"...because thou hast not murmured...I will go and do the things which the Lord hath commanded, for I know that the Lord giveth no commandments unto the children of men, save he shall prepare a way for them that they may accomplish the thing which he commandeth them...and it came to pass that when my father heard these words he was exceedingly glad..."
I Nephi 3:6-8

2 months to go!

2 months to go!

Saturday, November 16, 2013

So This is What It Feels Like!

Ever since I was old enough to understand, I have wondered what the feeling was that missionaries always talked about when they came home.  I have wondered why it was so hard for them to leave and why even though they really wanted to come home, it was a bitter-sweet experience.  Well, now I understand.

Some missionaries don't have this feeling.  Some of them can hardly wait for the time to go home to come.  We have seen a few of them here.  They are "trunky" from the day they come 'til the day they leave.  They make it hard for themselves and for everyone else.  We try to help them get over it but they just don't get it.  They don't seem to understand that if you love the people and throw yourself into the work, it goes by too fast and then you are in this stage that Ken refers to as the "long slow death".

We are excited to be coming home to our fabulous, amazing family but, like the little graphic on the Branch President's wall here, our hearts are torn.  We desparately want to go home to our family but our hearts are torn and bleeding.  We have come to love the people here so much.  We have seen the mysterious workings of the Lord in so many ways.  We have been a part of conversion and healing.  We have loved and laughed and cried with many.  We want to go home but a part of us wants to stay.

I hate to leave our investigators that didn't quite get to the font.  We love them and have great hopes for them in the future.  One husband and wife want to come to Salt Lake to be baptized.  It is a long and complicated story that has led him especially to believe that when he comes to SLC, he will have come home.  We are hoping that he may come to realize that he needs the help of the Holy Ghost before he can collect enough money to come.  I worry about that though I have no doubt that he is sincere in his very real desire.  I worry about our converts.  Will they stay strong enough?  Will they get the support they need?   I guess that now, I have to be like Heavenly Father and trust that the hands we leave all of them in will be strong yet tender enough to do what is right for them.

I have intermittent crying jags as does Ken.  Something will remind us of someone and the water works go on.  We had Stake Conference today and we said good bye to all those people in Christchurch that we have some to love.  Pres.

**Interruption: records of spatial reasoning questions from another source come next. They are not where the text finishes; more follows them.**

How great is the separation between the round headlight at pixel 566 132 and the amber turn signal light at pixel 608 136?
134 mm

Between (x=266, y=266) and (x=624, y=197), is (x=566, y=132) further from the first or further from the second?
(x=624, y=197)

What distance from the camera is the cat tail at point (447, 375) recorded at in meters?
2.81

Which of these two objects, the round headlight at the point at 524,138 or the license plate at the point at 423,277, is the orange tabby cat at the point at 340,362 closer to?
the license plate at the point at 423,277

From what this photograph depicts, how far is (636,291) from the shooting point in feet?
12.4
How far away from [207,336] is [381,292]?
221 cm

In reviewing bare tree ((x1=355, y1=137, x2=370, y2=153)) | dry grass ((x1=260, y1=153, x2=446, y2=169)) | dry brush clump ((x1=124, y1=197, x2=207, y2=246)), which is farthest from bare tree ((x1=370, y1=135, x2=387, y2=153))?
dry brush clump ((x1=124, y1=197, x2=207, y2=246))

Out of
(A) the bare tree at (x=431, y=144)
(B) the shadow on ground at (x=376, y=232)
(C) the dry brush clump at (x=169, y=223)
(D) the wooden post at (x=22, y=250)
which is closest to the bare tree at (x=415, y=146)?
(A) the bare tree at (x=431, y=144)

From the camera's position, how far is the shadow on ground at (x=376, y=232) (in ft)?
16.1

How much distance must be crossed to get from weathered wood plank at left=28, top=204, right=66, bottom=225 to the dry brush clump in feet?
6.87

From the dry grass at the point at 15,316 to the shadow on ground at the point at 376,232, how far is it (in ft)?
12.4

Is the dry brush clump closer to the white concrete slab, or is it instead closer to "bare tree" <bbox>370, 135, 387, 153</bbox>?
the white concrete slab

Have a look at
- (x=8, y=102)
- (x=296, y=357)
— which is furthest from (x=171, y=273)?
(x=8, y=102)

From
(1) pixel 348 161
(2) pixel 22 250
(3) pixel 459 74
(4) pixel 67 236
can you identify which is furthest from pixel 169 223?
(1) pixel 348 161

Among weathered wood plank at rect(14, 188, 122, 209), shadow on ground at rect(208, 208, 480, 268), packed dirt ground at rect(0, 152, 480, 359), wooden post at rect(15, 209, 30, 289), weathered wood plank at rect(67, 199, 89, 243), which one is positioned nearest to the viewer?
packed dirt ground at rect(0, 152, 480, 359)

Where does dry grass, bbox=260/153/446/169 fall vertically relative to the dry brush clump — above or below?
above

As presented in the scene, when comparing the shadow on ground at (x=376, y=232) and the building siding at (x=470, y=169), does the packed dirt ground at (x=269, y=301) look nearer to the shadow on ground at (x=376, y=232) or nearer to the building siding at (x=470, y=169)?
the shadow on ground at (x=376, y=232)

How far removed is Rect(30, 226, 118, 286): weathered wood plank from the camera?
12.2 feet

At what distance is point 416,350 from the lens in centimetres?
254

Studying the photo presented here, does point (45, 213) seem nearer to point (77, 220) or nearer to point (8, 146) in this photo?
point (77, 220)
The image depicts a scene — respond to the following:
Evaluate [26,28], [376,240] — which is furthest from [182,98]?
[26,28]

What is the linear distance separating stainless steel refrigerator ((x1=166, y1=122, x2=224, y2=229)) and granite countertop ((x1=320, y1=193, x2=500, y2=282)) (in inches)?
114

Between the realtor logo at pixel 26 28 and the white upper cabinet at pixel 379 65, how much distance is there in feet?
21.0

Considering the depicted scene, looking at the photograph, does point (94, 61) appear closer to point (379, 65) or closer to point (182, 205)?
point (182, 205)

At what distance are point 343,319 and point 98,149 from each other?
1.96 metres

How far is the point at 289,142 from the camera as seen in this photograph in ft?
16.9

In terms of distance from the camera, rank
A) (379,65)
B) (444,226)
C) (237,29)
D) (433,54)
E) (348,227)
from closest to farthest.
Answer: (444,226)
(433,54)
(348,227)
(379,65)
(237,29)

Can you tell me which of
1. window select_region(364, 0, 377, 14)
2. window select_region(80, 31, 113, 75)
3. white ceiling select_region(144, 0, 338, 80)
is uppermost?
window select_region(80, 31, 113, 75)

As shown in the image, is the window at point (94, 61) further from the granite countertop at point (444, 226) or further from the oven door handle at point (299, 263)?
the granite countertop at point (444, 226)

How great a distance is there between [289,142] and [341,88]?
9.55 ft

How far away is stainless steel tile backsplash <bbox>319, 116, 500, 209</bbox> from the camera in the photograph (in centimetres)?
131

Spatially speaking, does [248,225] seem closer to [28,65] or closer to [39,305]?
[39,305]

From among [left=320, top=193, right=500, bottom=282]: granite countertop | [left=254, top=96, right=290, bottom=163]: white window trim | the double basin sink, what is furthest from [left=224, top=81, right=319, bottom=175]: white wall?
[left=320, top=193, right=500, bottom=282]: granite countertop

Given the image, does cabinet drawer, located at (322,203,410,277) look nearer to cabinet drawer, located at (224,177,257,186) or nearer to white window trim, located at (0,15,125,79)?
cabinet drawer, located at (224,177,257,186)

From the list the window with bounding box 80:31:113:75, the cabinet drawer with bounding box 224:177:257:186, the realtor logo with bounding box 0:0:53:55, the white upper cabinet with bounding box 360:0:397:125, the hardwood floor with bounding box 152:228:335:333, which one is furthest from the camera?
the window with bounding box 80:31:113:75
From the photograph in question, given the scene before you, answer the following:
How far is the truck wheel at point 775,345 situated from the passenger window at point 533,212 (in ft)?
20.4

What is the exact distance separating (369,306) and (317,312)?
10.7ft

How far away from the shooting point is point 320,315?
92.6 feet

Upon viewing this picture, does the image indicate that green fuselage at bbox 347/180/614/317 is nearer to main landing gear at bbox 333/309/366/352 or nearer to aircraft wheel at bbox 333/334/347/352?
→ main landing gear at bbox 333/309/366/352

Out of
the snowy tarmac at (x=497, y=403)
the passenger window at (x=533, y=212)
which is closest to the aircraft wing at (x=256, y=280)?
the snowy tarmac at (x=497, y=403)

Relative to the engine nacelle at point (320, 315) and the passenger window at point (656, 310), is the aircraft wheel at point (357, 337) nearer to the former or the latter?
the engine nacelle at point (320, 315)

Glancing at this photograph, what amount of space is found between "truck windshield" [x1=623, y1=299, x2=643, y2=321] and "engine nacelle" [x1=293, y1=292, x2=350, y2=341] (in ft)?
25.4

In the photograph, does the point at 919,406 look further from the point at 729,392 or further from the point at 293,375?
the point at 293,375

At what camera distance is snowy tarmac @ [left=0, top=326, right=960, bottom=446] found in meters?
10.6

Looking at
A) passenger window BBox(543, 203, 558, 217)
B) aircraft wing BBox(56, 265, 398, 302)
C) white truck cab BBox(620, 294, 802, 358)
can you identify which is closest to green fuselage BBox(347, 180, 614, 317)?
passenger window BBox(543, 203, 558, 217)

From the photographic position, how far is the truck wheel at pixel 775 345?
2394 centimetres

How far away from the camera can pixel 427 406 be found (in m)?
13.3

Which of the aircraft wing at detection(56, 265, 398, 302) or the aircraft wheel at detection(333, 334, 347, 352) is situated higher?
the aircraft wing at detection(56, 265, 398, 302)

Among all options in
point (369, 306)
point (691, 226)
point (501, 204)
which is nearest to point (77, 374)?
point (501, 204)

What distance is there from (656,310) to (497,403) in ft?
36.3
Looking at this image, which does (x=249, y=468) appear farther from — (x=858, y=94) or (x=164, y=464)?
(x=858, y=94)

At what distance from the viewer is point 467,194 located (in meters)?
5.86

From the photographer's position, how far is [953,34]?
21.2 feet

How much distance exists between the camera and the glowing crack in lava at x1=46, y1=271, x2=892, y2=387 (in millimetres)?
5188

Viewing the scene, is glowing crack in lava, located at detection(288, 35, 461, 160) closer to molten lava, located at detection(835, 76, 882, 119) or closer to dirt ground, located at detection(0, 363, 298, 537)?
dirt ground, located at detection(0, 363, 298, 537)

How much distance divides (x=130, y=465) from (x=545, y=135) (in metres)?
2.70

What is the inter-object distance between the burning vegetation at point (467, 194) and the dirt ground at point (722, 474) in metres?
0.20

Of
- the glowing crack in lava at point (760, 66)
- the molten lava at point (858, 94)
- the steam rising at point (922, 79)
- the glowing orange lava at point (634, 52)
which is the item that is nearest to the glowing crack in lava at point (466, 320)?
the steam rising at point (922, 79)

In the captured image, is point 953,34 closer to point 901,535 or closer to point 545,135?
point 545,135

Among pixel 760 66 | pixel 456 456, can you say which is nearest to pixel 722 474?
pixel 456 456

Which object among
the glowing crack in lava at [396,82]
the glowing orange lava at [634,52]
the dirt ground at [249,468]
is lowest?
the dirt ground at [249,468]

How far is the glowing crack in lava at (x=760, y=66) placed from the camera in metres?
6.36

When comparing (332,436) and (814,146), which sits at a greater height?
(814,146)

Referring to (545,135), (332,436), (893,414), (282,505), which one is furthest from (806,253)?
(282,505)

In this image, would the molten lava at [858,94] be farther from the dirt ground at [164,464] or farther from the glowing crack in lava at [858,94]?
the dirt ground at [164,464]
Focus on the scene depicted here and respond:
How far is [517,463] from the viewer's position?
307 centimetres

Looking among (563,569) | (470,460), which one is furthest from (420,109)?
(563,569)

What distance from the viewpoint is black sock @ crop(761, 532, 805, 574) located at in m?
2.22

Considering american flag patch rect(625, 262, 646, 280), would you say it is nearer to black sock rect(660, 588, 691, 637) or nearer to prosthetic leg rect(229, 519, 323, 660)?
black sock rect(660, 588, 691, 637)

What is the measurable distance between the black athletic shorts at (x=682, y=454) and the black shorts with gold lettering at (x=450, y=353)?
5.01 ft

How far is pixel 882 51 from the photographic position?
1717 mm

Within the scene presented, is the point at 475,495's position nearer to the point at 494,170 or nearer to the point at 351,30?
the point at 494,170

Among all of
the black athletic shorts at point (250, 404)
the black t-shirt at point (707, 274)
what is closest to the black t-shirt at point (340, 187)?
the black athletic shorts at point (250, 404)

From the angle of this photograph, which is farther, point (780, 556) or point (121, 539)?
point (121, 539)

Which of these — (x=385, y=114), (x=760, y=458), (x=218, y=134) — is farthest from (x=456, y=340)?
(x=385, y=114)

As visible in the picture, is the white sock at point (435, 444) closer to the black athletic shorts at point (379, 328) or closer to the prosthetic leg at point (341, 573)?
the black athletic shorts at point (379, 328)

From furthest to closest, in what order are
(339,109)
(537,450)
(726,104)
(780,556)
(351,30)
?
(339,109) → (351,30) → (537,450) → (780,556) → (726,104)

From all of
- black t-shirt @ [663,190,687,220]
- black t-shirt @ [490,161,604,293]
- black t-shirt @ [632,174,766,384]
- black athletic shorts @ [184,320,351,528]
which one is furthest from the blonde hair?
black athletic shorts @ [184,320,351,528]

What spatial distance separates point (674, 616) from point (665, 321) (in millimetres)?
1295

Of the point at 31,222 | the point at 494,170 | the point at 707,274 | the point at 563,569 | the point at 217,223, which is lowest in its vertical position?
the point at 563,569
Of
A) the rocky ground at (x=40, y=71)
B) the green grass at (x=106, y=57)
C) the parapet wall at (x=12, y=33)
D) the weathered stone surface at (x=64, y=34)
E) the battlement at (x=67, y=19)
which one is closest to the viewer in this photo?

Kezerian spoke and told us good bye.  I cried.  Michael was conferred the Melchizedek PH.  I cried.   Many people said their good byes to us.  I cried.  This next and last week will be harder than I ever imagined because this experience has been better than I ever imagined.

I won't quit crying for a few days and yes, John you will be able to trace me on your airlines tracker by the vapor trail I leave behind but I wouldn't have it any other way.  It has been so hard but so worth it!  This is what it feels like.  If you don't like to experience feelings, don't do this and certainly don't put your heart in it.